--- BEGIN Text to read ---

If only Open Democracy could actually grasp numbers

It really shouldn’t be this hard for people to grasp basic concepts. Open Democracy tells us that there are horrors, that we must have rent controls - that best way to destroy an urban environment short of aerial bombing - and eviction bans and PANIC!:

Statistics on private rents published on Wednesday by the Office for National Statistics show rents are rising at their fastest rate since records began, with tenants facing a 3.6% increase.

They’ve managed to quote correctly at least:

Private rental prices paid by tenants in the UK rose by 3.6% in the 12 months to September 2022, up from 3.4% in the 12 months to August 2022.

Except:

Growth in average total pay (including bonuses) was 5.1%, and growth in regular pay (excluding bonuses) was 4.7% among employees in April to June 2022.

--- END Text to read ---
--- BEGIN Entries shown ---

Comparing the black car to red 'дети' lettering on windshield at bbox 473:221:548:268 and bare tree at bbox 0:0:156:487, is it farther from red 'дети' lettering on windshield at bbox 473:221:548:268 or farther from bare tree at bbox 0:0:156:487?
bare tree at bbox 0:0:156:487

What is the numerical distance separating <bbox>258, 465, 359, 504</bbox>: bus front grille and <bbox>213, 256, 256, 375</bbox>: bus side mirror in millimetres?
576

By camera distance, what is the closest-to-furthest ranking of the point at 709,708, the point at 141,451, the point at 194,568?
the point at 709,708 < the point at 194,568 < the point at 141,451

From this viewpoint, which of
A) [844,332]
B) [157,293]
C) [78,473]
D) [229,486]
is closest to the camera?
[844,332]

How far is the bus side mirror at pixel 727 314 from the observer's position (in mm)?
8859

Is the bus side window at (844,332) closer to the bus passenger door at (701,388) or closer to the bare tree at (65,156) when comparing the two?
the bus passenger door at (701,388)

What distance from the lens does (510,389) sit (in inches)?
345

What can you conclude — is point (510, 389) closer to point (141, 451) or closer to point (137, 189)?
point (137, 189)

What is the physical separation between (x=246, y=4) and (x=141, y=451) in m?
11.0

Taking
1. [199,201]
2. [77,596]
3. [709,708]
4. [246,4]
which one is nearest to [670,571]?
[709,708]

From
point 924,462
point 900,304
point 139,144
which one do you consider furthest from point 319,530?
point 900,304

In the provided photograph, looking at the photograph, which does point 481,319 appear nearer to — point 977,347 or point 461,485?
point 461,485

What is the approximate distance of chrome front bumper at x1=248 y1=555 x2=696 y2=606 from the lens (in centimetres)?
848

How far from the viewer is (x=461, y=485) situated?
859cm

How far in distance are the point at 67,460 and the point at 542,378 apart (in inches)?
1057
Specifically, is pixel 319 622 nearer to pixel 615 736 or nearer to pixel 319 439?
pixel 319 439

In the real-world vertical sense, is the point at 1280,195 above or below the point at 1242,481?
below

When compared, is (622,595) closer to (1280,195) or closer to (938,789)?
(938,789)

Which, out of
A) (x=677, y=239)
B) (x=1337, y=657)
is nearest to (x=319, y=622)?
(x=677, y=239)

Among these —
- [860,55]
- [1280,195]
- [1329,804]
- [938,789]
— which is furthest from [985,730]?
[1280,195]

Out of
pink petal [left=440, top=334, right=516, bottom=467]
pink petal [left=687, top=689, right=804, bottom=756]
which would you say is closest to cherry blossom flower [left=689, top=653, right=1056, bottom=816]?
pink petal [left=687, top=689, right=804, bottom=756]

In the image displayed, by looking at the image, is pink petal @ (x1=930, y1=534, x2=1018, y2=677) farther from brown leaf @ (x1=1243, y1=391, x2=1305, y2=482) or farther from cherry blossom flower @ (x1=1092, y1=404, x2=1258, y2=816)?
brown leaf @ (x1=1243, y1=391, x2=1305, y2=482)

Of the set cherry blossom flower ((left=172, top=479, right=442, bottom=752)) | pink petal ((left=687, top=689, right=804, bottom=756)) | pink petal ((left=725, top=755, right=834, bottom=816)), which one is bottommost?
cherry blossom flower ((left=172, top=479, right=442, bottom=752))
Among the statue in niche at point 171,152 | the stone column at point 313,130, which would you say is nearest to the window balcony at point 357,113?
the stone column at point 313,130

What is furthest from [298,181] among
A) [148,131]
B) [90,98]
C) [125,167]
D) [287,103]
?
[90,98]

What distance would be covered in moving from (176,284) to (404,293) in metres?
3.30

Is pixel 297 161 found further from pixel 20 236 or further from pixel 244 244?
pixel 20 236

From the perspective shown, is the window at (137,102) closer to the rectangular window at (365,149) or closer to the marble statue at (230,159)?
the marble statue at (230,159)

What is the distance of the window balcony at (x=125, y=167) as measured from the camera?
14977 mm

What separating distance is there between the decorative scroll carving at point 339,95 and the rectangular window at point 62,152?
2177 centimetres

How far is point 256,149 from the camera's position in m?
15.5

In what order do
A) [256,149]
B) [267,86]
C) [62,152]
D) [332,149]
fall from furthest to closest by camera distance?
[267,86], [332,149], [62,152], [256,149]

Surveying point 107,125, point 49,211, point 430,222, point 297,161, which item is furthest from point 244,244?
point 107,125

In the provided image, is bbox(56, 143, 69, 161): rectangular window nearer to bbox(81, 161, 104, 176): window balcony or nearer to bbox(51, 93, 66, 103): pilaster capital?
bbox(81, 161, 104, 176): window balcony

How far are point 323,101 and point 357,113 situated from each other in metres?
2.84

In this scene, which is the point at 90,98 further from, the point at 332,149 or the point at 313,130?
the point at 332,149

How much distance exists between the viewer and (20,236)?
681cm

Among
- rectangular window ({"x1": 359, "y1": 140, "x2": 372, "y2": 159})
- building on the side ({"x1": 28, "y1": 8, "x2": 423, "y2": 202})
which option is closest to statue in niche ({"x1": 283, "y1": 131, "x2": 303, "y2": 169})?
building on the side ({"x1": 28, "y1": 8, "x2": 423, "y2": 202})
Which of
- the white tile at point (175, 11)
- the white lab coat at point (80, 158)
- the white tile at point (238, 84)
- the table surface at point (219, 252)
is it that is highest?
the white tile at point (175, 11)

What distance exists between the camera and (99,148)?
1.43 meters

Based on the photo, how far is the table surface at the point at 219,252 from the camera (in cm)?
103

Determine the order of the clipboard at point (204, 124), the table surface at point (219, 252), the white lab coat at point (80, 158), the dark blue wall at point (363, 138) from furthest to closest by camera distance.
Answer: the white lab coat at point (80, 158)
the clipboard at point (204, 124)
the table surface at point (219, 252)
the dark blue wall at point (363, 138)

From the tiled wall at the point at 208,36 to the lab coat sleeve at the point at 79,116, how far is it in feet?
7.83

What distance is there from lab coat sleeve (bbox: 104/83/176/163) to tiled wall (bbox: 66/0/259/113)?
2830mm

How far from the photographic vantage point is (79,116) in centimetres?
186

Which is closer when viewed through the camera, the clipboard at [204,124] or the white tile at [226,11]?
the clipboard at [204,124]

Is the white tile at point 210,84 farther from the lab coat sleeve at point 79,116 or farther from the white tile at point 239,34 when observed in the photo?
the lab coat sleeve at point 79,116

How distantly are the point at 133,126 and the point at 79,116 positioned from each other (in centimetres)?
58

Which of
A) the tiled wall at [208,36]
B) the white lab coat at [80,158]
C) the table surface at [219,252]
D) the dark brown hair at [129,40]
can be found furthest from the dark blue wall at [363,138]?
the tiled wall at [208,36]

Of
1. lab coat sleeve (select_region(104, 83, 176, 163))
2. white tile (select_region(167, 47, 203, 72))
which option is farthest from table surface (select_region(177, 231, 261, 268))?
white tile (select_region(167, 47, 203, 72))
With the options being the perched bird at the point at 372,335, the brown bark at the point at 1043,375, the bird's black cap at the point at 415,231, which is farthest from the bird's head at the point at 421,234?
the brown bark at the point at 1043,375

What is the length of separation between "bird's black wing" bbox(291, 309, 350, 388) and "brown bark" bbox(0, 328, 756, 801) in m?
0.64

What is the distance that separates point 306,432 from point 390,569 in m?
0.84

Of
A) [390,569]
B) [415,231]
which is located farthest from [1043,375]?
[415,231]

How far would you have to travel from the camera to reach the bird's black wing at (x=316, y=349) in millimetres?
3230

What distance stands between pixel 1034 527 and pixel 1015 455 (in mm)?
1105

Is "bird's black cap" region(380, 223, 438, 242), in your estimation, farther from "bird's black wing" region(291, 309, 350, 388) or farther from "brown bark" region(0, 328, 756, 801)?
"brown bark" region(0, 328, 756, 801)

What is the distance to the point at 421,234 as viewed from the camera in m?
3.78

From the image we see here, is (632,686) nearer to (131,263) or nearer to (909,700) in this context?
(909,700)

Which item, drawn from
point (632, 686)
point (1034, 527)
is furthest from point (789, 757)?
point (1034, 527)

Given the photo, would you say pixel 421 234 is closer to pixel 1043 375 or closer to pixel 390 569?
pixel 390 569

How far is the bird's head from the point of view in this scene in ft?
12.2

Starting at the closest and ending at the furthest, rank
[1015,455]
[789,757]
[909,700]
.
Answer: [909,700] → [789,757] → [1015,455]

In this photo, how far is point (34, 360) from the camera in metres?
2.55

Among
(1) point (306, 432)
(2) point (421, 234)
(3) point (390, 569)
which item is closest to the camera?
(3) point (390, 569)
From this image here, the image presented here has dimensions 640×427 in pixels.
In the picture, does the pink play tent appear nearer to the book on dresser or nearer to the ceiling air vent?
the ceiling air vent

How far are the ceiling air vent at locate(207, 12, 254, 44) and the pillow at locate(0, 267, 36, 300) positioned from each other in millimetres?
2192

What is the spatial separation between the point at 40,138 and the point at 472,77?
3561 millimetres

--- END Entries shown ---

▶ Goal: According to the text on rent statistics, by what percentage did private rental prices paid by tenants in the UK rise in the 12 months to September 2022?

▶ Exercise response: They rose by 3.6%.